« De la potence à la pitié » - selon l'expression de Bronislaw Geremek -, puis à la prise en compte politique de la question sociale, avec l'adoption, au cours du XIXesiècle, de différentes lois fixant les cadres généraux de l'assistance publique, le social s'est progressivement démarqué de la charité. Quant aux premières formes de travail social, elles apparaissent dès 1896, avec l'œuvre des « maisons sociales », défendue par Marie-Jeanne Bassot, et sous l'impulsion de personnalités comme la féministe chrétienne Marie Maugeret, qui affirmait le devoir social des femmes.

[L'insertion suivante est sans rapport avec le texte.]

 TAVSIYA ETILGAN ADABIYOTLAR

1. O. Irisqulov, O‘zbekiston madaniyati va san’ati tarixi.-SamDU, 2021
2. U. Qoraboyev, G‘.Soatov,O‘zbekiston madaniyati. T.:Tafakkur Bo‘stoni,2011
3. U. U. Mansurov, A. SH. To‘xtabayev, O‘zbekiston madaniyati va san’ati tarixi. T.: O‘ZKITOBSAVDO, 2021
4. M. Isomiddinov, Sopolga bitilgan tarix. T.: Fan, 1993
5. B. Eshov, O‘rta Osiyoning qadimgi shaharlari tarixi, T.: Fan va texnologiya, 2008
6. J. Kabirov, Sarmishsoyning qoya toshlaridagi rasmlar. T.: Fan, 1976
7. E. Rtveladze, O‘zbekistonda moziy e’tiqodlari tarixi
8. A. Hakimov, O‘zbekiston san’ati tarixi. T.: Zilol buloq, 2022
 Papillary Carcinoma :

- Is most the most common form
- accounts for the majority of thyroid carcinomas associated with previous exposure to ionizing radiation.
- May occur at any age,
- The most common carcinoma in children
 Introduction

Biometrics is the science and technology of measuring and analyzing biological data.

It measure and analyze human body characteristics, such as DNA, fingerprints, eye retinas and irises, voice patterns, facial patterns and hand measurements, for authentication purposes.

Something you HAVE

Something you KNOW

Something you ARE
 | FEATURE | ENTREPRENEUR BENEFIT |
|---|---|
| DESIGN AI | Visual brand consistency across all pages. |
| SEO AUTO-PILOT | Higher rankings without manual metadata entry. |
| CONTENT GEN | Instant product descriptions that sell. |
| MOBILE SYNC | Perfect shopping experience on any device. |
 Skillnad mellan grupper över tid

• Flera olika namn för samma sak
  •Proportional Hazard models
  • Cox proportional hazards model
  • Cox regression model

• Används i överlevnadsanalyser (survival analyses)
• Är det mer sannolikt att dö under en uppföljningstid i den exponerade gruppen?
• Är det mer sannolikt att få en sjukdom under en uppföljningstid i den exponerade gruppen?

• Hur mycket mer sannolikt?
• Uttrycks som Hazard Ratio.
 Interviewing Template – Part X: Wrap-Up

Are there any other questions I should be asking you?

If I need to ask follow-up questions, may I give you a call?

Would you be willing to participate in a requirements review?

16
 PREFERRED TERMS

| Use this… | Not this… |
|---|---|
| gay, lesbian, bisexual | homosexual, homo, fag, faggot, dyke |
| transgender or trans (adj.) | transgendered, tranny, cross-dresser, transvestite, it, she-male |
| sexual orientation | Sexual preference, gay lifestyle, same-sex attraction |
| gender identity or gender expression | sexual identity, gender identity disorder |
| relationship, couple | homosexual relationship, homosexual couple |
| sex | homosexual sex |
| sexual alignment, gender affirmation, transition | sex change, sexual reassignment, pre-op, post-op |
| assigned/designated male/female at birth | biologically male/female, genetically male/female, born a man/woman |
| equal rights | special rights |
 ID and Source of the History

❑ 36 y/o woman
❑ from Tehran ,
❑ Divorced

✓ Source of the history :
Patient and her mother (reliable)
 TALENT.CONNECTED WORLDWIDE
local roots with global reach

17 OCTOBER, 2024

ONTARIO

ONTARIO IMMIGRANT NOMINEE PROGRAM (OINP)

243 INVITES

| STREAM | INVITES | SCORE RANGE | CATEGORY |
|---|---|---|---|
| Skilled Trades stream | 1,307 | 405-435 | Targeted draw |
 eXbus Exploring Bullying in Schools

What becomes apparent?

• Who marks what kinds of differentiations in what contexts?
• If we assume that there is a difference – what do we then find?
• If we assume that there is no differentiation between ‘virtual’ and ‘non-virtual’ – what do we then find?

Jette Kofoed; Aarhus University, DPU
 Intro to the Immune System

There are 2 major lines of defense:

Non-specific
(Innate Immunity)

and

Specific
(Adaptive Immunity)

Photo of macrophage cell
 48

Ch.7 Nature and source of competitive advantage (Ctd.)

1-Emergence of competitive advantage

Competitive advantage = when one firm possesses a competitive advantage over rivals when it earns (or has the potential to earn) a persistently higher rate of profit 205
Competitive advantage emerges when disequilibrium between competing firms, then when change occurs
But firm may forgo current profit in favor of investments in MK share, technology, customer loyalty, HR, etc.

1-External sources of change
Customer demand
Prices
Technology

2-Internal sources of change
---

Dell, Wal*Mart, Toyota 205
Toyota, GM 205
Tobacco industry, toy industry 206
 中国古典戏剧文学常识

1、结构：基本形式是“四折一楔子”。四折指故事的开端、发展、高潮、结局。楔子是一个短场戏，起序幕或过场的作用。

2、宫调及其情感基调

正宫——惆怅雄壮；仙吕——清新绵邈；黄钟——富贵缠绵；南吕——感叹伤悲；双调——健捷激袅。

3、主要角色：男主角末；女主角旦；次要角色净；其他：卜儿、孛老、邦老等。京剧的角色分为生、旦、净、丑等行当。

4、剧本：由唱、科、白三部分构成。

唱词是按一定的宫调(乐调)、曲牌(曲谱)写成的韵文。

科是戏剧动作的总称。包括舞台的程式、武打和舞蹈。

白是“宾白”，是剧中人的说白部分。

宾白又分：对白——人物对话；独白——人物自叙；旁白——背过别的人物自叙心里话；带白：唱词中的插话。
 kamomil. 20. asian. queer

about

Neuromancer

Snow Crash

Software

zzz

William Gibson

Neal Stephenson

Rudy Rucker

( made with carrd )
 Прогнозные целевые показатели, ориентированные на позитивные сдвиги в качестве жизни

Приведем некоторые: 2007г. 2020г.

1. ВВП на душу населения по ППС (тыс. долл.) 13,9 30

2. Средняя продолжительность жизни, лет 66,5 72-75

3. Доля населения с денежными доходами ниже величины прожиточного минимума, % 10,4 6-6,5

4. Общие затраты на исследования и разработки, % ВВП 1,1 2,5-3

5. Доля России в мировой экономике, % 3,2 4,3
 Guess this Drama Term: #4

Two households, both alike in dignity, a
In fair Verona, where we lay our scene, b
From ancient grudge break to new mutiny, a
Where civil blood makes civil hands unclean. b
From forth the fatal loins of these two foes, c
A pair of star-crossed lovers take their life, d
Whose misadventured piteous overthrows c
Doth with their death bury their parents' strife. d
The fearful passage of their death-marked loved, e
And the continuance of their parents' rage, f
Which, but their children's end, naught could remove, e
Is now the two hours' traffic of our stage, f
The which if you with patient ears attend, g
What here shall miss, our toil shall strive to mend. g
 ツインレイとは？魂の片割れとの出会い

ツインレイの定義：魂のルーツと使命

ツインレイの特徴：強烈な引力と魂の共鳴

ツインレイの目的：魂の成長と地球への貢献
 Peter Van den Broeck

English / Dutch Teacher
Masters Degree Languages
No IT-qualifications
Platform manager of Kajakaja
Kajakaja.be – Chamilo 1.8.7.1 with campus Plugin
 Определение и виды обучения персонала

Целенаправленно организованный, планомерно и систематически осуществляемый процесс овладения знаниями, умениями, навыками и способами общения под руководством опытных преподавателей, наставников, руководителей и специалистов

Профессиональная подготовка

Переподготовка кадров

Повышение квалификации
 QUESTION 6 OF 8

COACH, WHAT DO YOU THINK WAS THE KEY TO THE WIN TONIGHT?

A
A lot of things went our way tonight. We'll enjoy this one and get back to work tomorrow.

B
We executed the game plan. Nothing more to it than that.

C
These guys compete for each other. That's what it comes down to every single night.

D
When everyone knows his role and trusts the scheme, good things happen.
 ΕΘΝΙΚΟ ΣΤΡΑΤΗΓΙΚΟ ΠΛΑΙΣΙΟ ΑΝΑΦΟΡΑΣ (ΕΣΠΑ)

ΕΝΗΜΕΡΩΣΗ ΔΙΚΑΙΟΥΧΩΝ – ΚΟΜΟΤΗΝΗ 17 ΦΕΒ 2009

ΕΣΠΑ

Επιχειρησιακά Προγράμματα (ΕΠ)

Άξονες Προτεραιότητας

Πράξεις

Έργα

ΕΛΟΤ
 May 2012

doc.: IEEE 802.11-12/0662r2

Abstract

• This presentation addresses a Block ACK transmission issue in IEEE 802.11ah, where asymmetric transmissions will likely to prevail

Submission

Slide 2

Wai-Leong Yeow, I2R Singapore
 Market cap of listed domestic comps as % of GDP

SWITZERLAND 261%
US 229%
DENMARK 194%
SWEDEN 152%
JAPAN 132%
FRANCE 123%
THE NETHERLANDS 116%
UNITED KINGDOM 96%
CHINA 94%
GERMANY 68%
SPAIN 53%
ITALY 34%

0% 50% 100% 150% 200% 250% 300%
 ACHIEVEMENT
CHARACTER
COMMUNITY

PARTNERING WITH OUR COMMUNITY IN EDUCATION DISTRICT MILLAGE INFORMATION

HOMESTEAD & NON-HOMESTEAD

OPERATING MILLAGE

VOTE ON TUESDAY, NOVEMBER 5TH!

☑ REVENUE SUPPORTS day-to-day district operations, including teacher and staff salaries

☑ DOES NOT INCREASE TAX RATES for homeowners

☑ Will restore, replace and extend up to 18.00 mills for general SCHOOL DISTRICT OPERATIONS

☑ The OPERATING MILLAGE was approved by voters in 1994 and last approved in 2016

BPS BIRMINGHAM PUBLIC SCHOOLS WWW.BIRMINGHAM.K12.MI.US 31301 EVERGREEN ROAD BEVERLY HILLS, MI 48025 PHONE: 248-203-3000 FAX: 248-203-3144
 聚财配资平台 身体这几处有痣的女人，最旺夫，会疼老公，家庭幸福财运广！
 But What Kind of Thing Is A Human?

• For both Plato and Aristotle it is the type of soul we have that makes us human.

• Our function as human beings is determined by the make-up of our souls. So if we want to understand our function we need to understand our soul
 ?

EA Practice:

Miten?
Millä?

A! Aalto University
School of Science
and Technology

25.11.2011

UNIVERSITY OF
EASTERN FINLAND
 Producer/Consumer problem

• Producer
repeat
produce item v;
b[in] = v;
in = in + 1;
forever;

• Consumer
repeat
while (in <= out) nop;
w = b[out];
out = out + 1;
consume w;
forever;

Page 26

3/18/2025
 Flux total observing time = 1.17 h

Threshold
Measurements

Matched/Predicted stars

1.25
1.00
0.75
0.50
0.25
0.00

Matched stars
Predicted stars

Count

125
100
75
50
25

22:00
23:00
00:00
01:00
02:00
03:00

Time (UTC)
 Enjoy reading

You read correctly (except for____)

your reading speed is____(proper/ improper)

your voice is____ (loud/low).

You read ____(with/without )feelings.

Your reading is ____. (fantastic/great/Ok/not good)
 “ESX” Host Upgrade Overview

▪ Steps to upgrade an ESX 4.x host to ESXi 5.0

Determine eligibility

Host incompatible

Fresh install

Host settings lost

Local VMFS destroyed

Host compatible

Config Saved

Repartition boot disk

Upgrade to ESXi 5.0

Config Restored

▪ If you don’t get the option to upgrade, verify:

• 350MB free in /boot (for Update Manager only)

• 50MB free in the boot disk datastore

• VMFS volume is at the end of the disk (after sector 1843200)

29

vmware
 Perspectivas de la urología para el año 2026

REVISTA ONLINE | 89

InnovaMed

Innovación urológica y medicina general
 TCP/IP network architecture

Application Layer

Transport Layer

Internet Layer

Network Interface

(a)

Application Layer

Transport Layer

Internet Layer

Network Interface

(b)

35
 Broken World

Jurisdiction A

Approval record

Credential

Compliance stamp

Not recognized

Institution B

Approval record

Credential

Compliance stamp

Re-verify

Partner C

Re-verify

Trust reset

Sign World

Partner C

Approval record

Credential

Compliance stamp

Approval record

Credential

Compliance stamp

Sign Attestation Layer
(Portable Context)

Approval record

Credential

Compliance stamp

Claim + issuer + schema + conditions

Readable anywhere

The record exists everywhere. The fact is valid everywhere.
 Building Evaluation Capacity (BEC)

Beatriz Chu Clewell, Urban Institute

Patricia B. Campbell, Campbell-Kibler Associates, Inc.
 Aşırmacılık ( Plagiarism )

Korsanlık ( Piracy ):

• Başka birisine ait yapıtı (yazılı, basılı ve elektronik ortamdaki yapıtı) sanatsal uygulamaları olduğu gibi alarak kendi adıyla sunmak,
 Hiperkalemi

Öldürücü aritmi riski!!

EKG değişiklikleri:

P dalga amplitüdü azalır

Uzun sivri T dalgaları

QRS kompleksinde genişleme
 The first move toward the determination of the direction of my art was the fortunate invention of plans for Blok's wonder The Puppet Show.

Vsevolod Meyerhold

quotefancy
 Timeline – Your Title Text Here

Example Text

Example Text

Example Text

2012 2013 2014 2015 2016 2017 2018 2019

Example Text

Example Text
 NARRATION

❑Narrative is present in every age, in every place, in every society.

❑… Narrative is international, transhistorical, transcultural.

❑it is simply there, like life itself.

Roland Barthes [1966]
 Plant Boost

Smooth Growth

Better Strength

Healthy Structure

Construit au croisement d'une triple histoire - celle de l'assistance familiale avec les assistantes sociales, de l'éducation de jeunes inadaptés (éducateurs spécialisés) et de l'animation (animateurs socio-culturels) -, le travail social regroupe aujourd'hui de nombreuses professions qui se sont progressivement structurées. C'est cette « histoire des histoires des métiers du social » que retracent les auteurs, interrogeant l'évolution et l'éclatement du secteur. Des figures « canoniques » aux nouveaux acteurs apparus avec la multiplication des politiques sociales et la décentralisation, les professions sociales constituent une « nébuleuse » dont témoigne le succès de la notion d' « intervention sociale », recouvrant un champ professionnel aux contours flous. « Division du travail social, affaiblissement de son monopole, irruption d'autres fonctions et métiers, déstabilisation des normes collectives d'action » : c'est aussi cette mutation d'un secteur en perpétuelle redéfinition qui est, ici, en question.
Histoire des métiers du social en France - Emmanuel Jovelin, Brigitte Bouquet - Editions ASH - 20 €.